In another embodiment the metal nanoparticles are incorporated in the lumen of a vesicle. In this embodiment the vesicle functions merely as a shell around the matrix lumen comprising the nanoparticles, the composition of the material of the shell has no influence on the distribution of the metal nanoparticles and can be of any of the before mentioned constituent but can be also of protein nature.
In another embodiment the metal nanoparticles are localized on the outer or inner surface of the vesicle wall.
In another embodiment the metal nanoparticles are incorporated in both the wall of a vesicle and the lumen of a vesicle.
Thus depending on the localization of the metal nanoparticles, the lumen and/or the wall of the vesicle are the matrix particle according to the nomenclature of the present invention.

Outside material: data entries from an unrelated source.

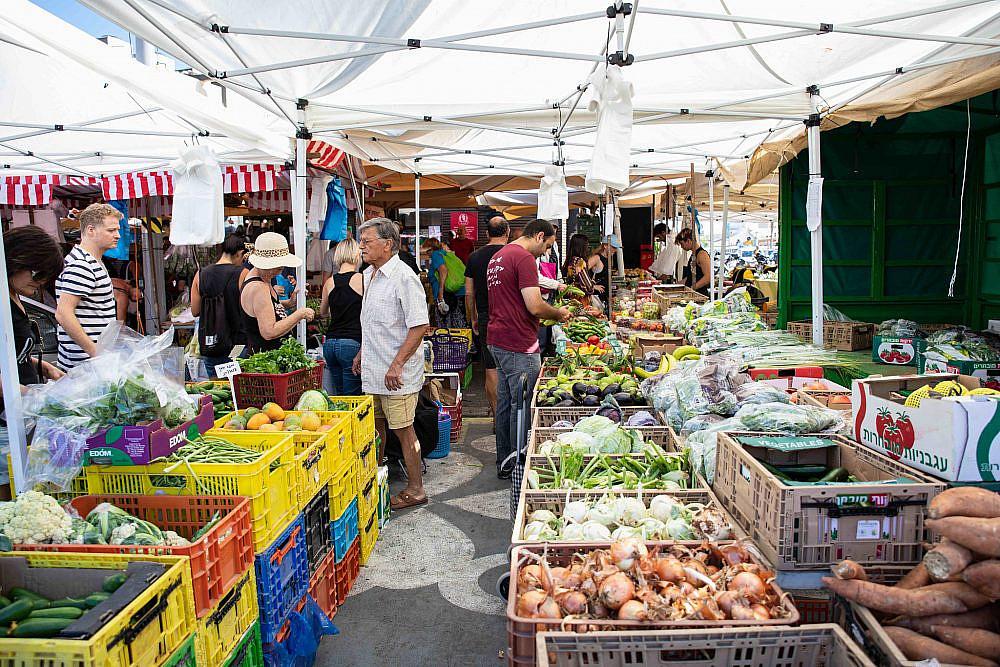 פלטפורמה לחקלאים שוק הנמל בתל אביב. צילום: שני בריל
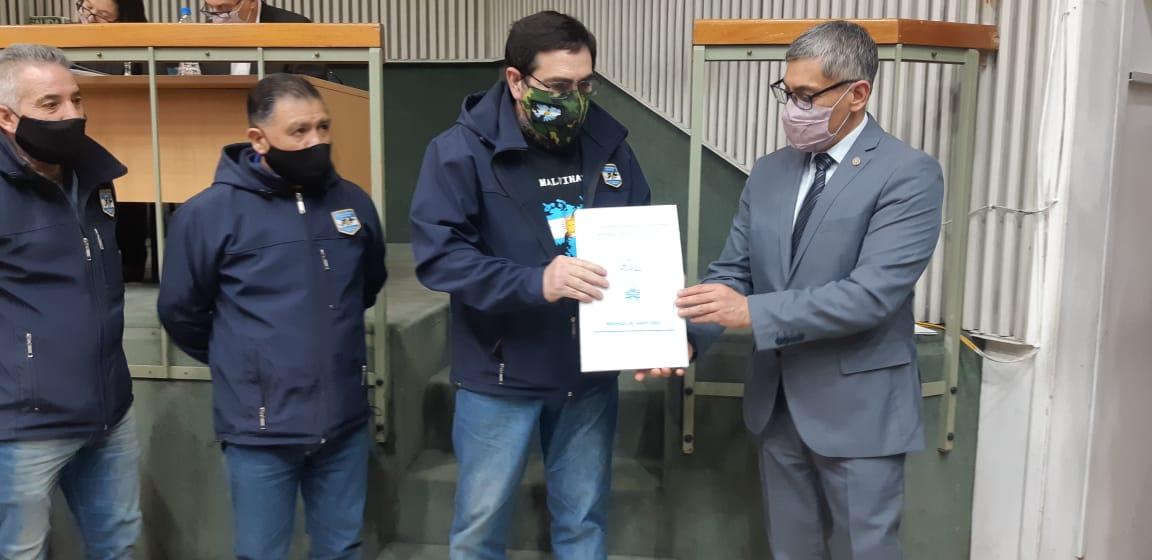 Fernando Alturria y representantes del Centro de Veteranos de Guerra recibieron una copia de la Resolución de la Cámara de Diputados.
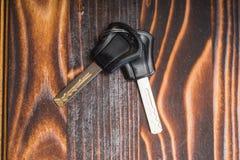 Μαύρος πλαστικός κάτοχος μορίων κλειδιών στον ξύλινο πίνακα στοκ φωτογραφία με δικαίωμα ελεύθερης χρήσης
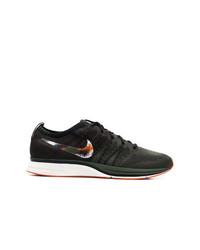 Baskets basses marron foncé Nike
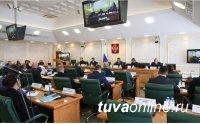 Сенатор от Тувы обратила внимание руководителя Роспотребнадзора Анны Поповой на необходимость модернизации лабораторных служб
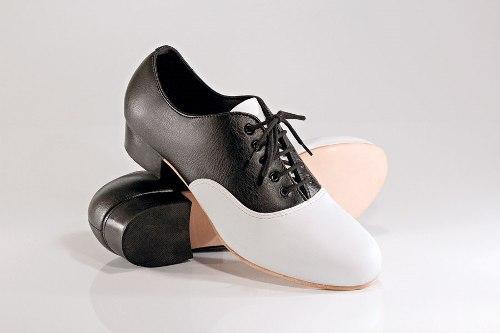 8bb9582644 Sapato Tacheado para Dança Flamenca em Couro - (Ref. FL17 ...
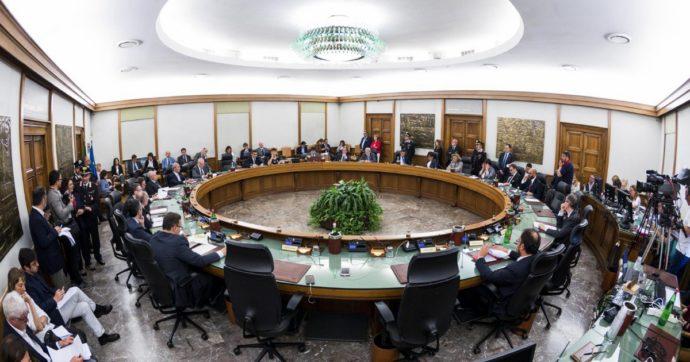 Giustizia, la commissione della Camera adotta la legge Bonafede come testo base per la riforma del Csm: ecco che cosa prevede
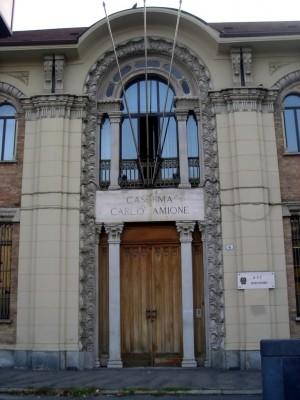 Caserma Carlo Amione, ingresso lato piazza Rivoli. Fotografia di Silvia Bertelli
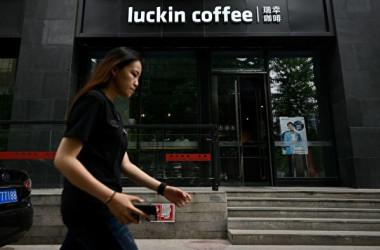 中国コーヒー大手のラッキン・コーヒーは4月2日、内部調査で昨年の売上高に粉飾行為があったと発表した(WANG ZHAO/AFP via Getty Images)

Matrix components may contain reactive functional groups such as amine, active ester, alcohol, thiol and carboxylate. Such functional groups may be used to attach onto the surface of the matrix particles biologically active molecules, especially bio-target specific agents. Suitable bio-target specific agents may be cell-, microorganism-, e.g. parasites such as nematodes or bacteria-, organ- or tissue specific molecules such as peptides or proteins, or antibodies or fragments thereof. Included within the term bio-target specific agents are molecules or functional groups directed at a specific foreign and/or toxic agent. The matrix may also comprise molecules affecting the charge, lipophilicity or hydrophilicity of the particle or its ability to enter through a cell membrane.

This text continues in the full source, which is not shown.